Defense.Net, a company designed to mitigate the increasing scale and sophistication of modern Distributed Denial of Service (DDoS) attacks, has released statements from the company’s founder, Barrett Lyon, and CEO, Chris Risley, on the plea agreement reached in the “PayPal 14” case of the hackers that worked with the group Anonymous to shut down PayPal in December 2010 via a DDoS attack. Lyon, whose pursuit of hackers operating as part of the Russian mob was chronicled in the best-selling book Fatal System Error, and who created what is now the $1 billion DDoS mitigation industry more than 10 years ago, asserted that there is no noble or justified use of DDoS in any case.
Commented Lyon: “I was shocked to learn this morning that some view the plea agreement reached yesterday in the PayPal 14 case as a vindication for civil disobedience, and I fear that this will encourage even more people to engage in malicious DDoS attacks. Let’s be clear, there is no nobility in launching a cyberattack that destroys the ability of people to access a website. This is not civil disobedience or a legitimate form of protest. It is a destructive attack that is so powerful that it is being added to the war arsenals of nation-states. What I find ironic is that the members of Anonymous claim that they are working on behalf of free speech while the tactics they employ serve to take down websites and suppress speech. The very word ‘denial’ in Denial of Service attacks illustrates that these attacks are not about freedom. These bare knuckled attacks are no different from the bully in the schoolyard.”
Chris Risley added the following: “Currently we see thousands of small scale DDoS attacks occurring every day around the world to muzzle the free speech of someone else. Often the victims are smaller websites that do not make the news when they are attacked and do not have the financial resources to defend themselves.

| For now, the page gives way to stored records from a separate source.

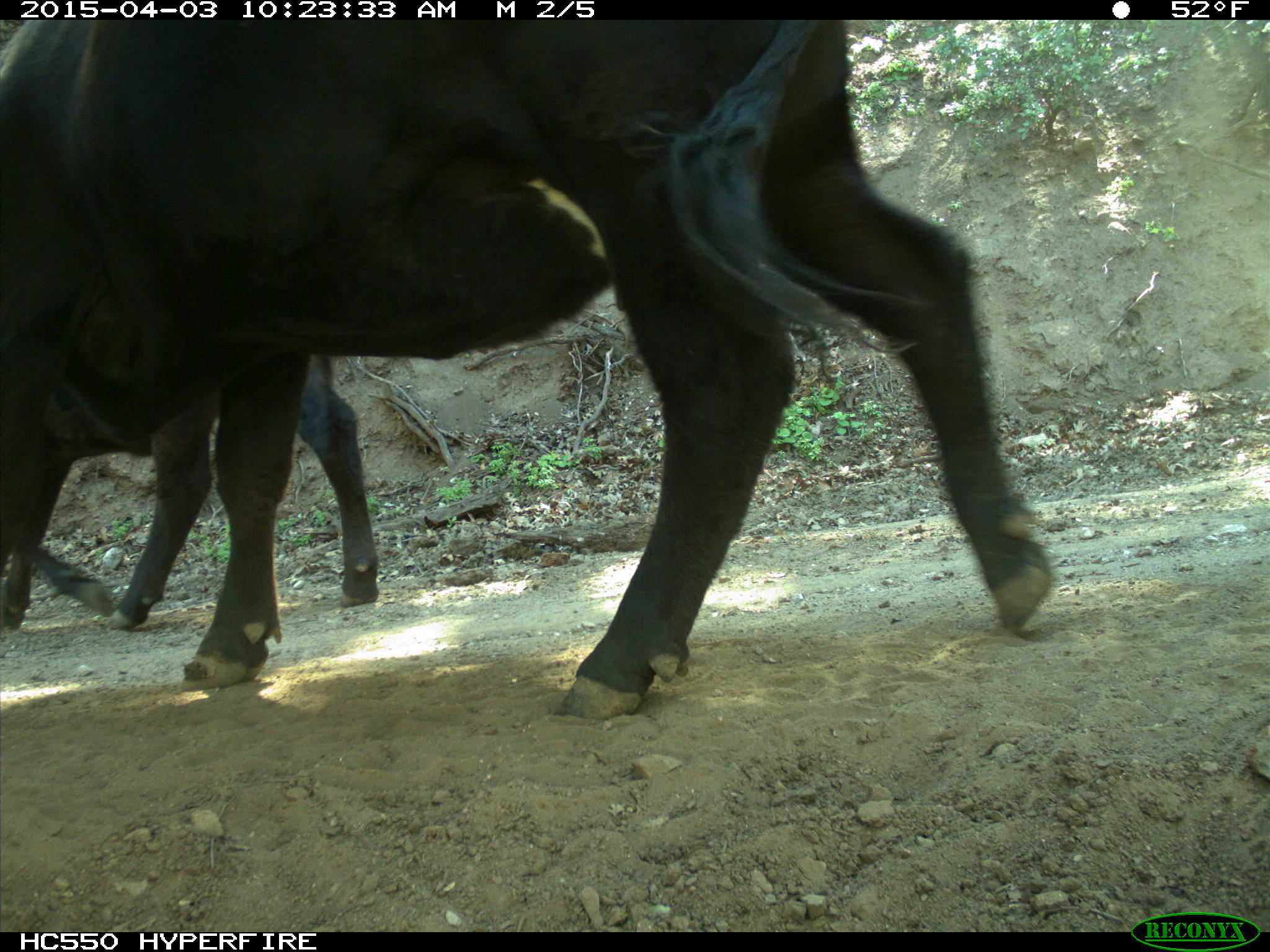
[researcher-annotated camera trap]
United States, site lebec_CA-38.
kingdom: Animalia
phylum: Chordata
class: Mammalia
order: Artiodactyla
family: Bovidae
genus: Bos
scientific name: Bos taurus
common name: domestic cow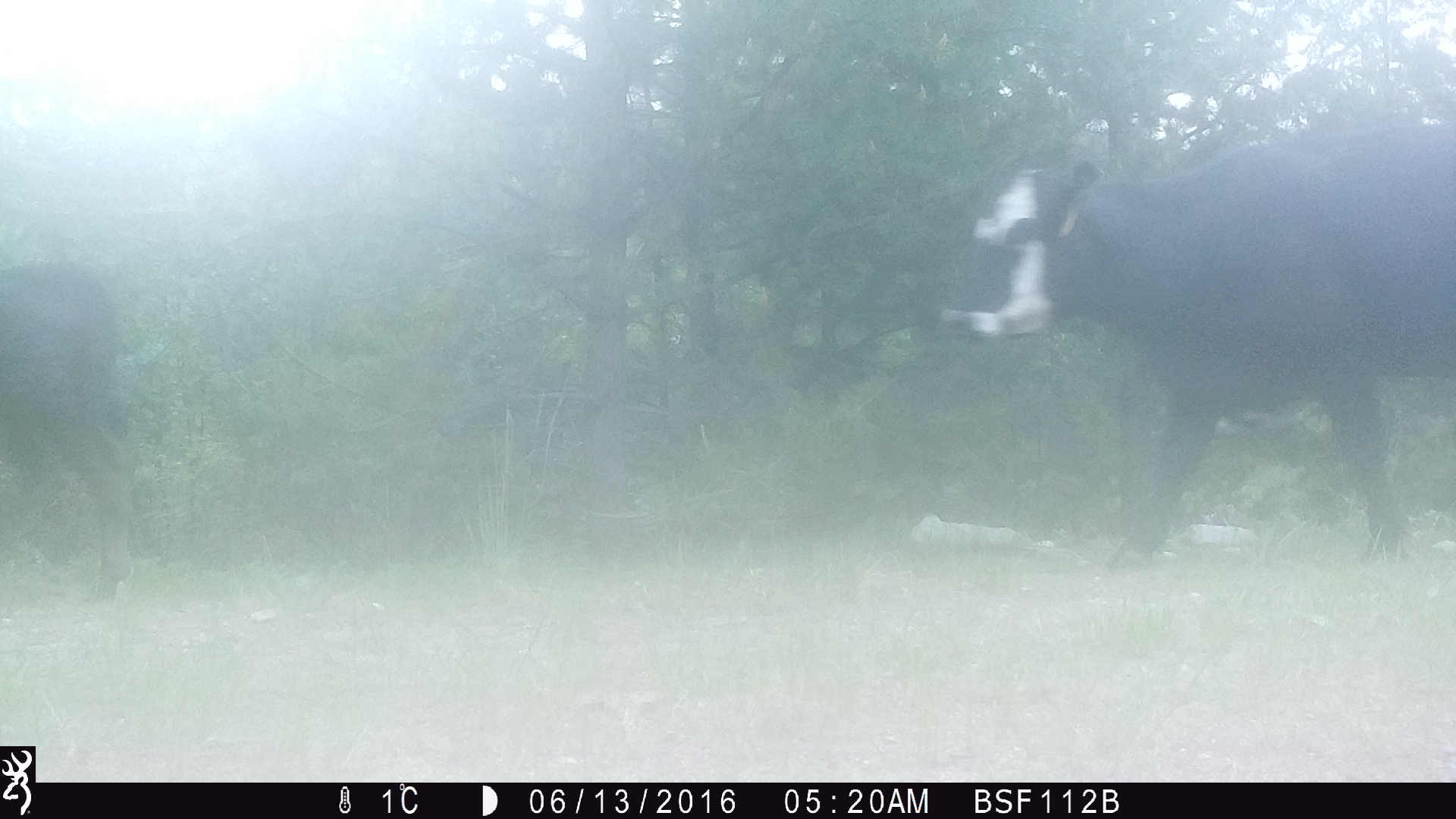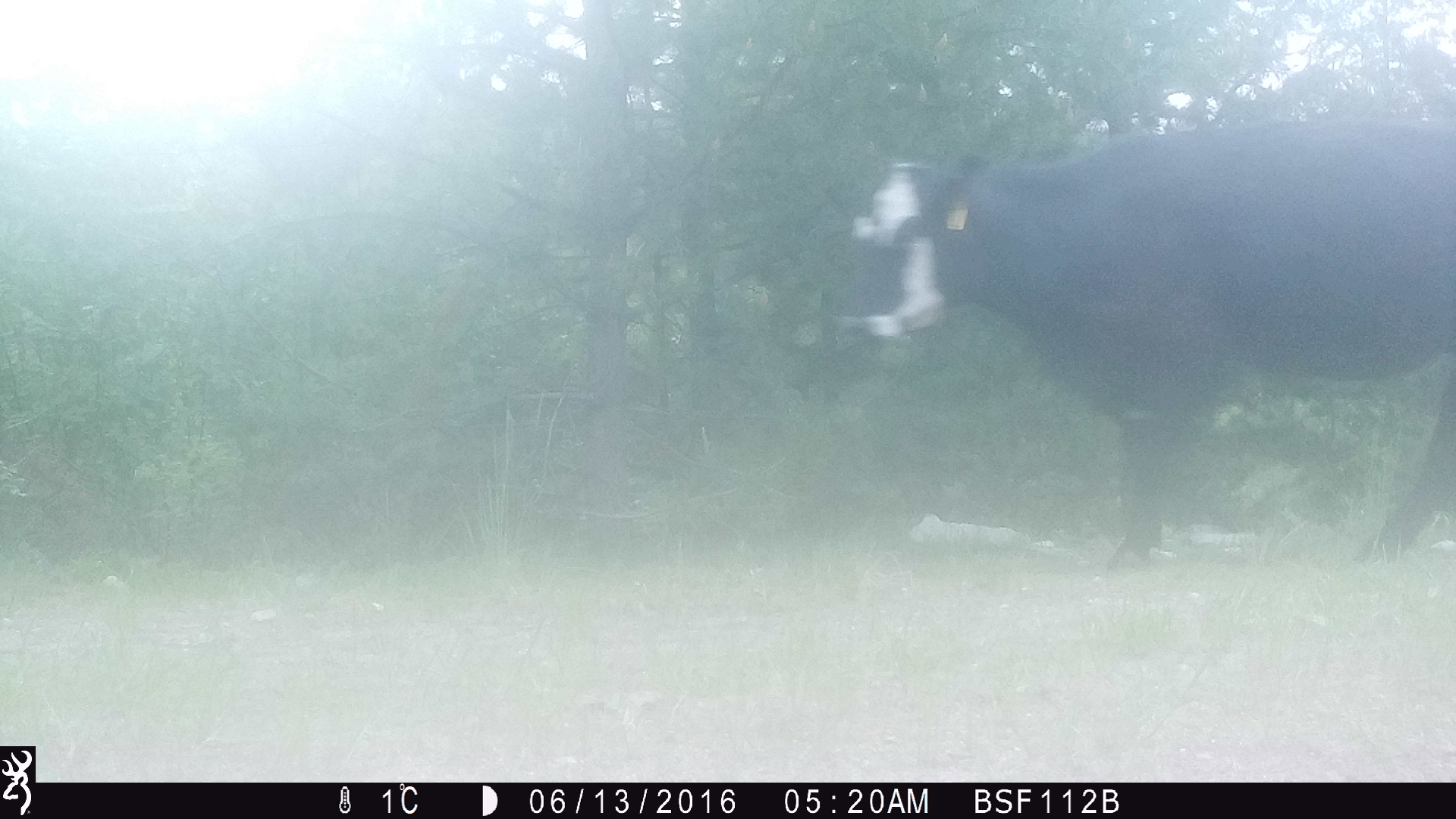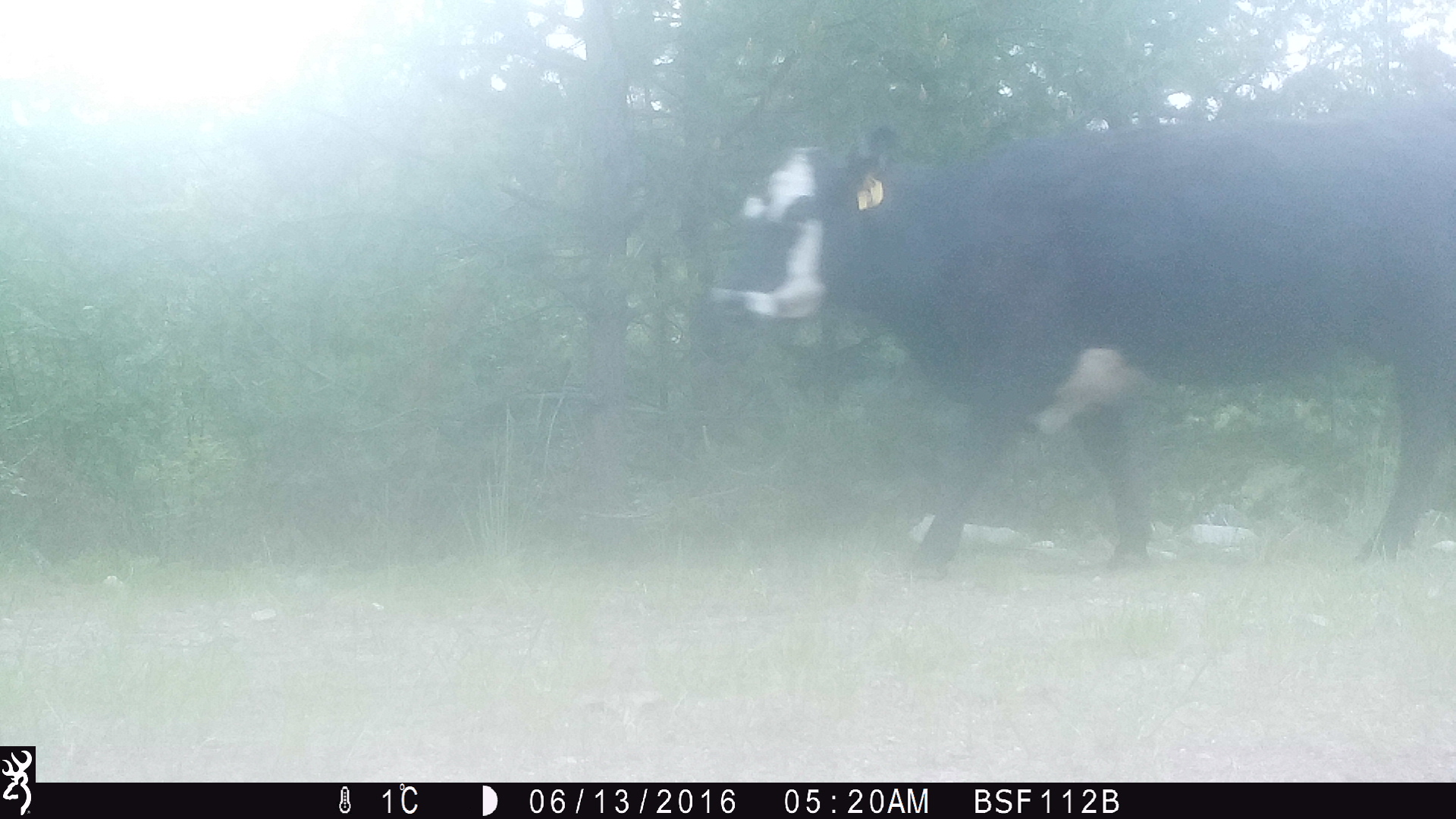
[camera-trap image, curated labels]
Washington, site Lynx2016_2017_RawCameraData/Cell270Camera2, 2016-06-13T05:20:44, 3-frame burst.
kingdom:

Sophisticated cyberattack tools have made it very easy for anyone to launch a crippling DDoS attack on any website for any reason. What concerns me is when we see this illegal activity mischaracterized by some as legitimate. Pleading guilty to a felony and paying a $5,000 fine is not a victory for hacker claims that DDoS is free speech. Their pleas demonstrate it’s a crime. That crime is muzzling the free speech of others.”
Lyon and Risley issued their statements in response to the plea entered yesterday for the individuals charged in U.S. District Court for the December 2010 DDoS attack that crippled PayPal’s website. The individuals were acting on behalf of the hacker organization Anonymous to attack PayPal for their termination of an account used for donations to WikiLeaks.
In DDoS attacks, perpetrators assemble an army of compromised computers to inundate a website with a volume of requests that overwhelms and crashes the website. Recently, the ease of access to sophisticated attack tools has advanced to a level where a botnet that can do millions of dollars of damage within minutes can be rented for $7 per hour. This has proliferated a weapon that was previously in the domain of sophisticated cybercriminals to a wide audience with varying motivations for attacking a website – from political or religious hacktivists to extortionists to business competitors, disgruntled customers or former employees.